[START OF SOURCE DOCUMENT]

Direct, thoughtful, reassuring, but still clear that the issue cannot be ignored.


----------



## sammy3 (Jun 5, 2011)

Stop before you slid!!! Get help now! Talk to your husband. Tell him you need to talk! You are very, very, very, close to having an affair! 

~sammy


----------



## Finding_me (Nov 4, 2013)

1. No, we have not been to counseling. I asked him to, but he refused as he had a bad experience with it in his first marriage. He said the counselor blamed everything on him.

2. There is no REAL reason for her to live with us. She still drives and can fend for herself. But the topic is not even open for discussion with him. I think he feels obligated to take care of her by providing a home. I do think it is awkward for him to show affection to me in front of her; part of me thinks he is worried she would be jealous...not sure if that's founded but it's there.

3. The main two excuses are that he's tired and he's just not in the mood. He denies that he's ever had any type of bad sexual experience, and when we first started dating, it was certainly not a problem. I really feel that getting married and building the house together sort of deflated him. I think he is depressed; "the dream home is built, so what else is there to live for" sort of mentality. I am a nurse, and have asked him to go to the doctor to have his Testosterone checked; he refuses; he states he will not talk to the doctor about it, "men lose interest as they get older and you just have to deal with that"...which I think is TOTAL BS!!!

4. Yes, I've talked with him about my frustration. Multiple times. I am at the point where I feel I am done talking and need to take action. He is resistant to any type of talk about the relationship; I really think he feels that I should just be satisfied with the status quo. 

I did think about just telling him I met someone else and letting the chips fall where they may. He will likely not believe me that it isn't sexual, as overall his opinion of women is that they are "sl**s". It doesn't matter that I have a degree and make more than he does. I really get quite angry with myself when I think that I put up with his Neanderthal viewpoint.

Thank you for the responses. It has helped me steel myself for the upcoming changes. I have to get the idea out of my head that taking care of myself and putting myself first is somehow bad.


----------



## Anon Pink (Jan 17, 2013)

Ugh, why are men so damn attached to the concept of unconditional love? How the hell are you supposed to be expected to stay in love with a man who refuses to be affectionate, has little sex drive, and won't talk about it?

This is your future unless you change it.

First work within your marriage. Tell him your not in love with him because he does nothing to encourage love. Men like you H think providing is all there is to marriage. So if he is not willing to give more, then it's time for you give the ultimatum. Help me fix us or I am leaving!

[END OF SOURCE DOCUMENT]
[START OF INFORMATION SUPPLIED]

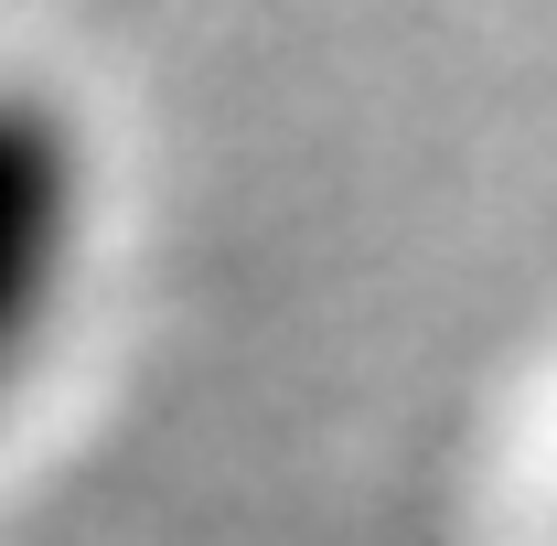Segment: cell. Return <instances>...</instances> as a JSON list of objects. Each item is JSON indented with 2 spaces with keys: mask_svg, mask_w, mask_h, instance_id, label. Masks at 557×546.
Here are the masks:
<instances>
[{
  "mask_svg": "<svg viewBox=\"0 0 557 546\" xmlns=\"http://www.w3.org/2000/svg\"><path fill=\"white\" fill-rule=\"evenodd\" d=\"M75 194H86V161L65 108H44L33 86H0V386L22 375L54 311V278L75 258Z\"/></svg>",
  "mask_w": 557,
  "mask_h": 546,
  "instance_id": "obj_1",
  "label": "cell"
}]
</instances>
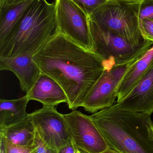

[END OF INFORMATION SUPPLIED]

# [REQUIRED ACTIONS]
a - Answer these about the forum thread on the marriage, one line each:
(i) What reason is given for the husband refusing counseling?
(ii) What work does Finding_me say she does?
(iii) What ultimatum does Anon Pink suggest she give?
b - Pick up the forum thread on the marriage after its final sentence and keep writing it.
The entries come from a separate source and are unrelated to the marriage thread.

# [ANSWERS TO EACH TASK]
a -
(i) He had a bad experience with counseling in his first marriage, where he said the counselor blamed everything on him.
(ii) She is a nurse.
(iii) "Help me fix us or I am leaving!"

b -
If he takes steps to fix the marriage, you're at least headed in the right direction.

If he refuses, then you change direction and leave him.


----------



## cdbaker (Nov 5, 2010)

I don't know if it's just men that have an issue with "unconditional love" though I will remind anyone that most married partners committed to exactly that when they got married. "For better or for worse" after all.

That certainly doesn't mean we should just have to accept "for worse" forever though and can expect much more. 

Finding_me: Related to question #4, have you been incredibly direct about your feelings and exactly where you are at right now regarding the marriage? Does he know that you are nearing "the end of your rope," that you are falling out of love with him and that if things don't start changing in the right direction soon that the current path will lead back to divorce court for him?

I think it should concern anyone that he opposes any sort of marriage counseling on the basis of the "last marriage counselor blaming me for everything." Certainly there are good and bad marriage counselors out there, so maybe he's rightfully turned off by MC, but the odds are that there was some good reason for the last MC to "blame" him for much of the issues.

Not being willing to at least ask at the doctor's office is also a problem. I'm a guy, and I could certainly see how my wife questioning my testosterone level could feel like an attack on my manhood, but eventually I'd have to look at the reality and ask myself if it is possible. I mean, if I've lost all sexual interest, or am depressed, then yeah I'd still ultimately have to be responsible for asking those questions at the doctor's office, and would hope that my wife would be supportive in that process and not judgemental or demeaning about it. (I'm certainly not saying that you have been anything but supportive) Do men lose sexual interest as they age? I'm only 30 so I can't say from personal experience, but my understanding is that our interest level does decline a bit, but certainly not dramatically.


----------



## allwillbewell (Dec 13, 2012)

OH Boy! I see a lot of problems here, for instance:
--no counseling as former counselor "blamed him"..
--installs mother into home, no affection in front of her
--believes "men lose interest as they grow older"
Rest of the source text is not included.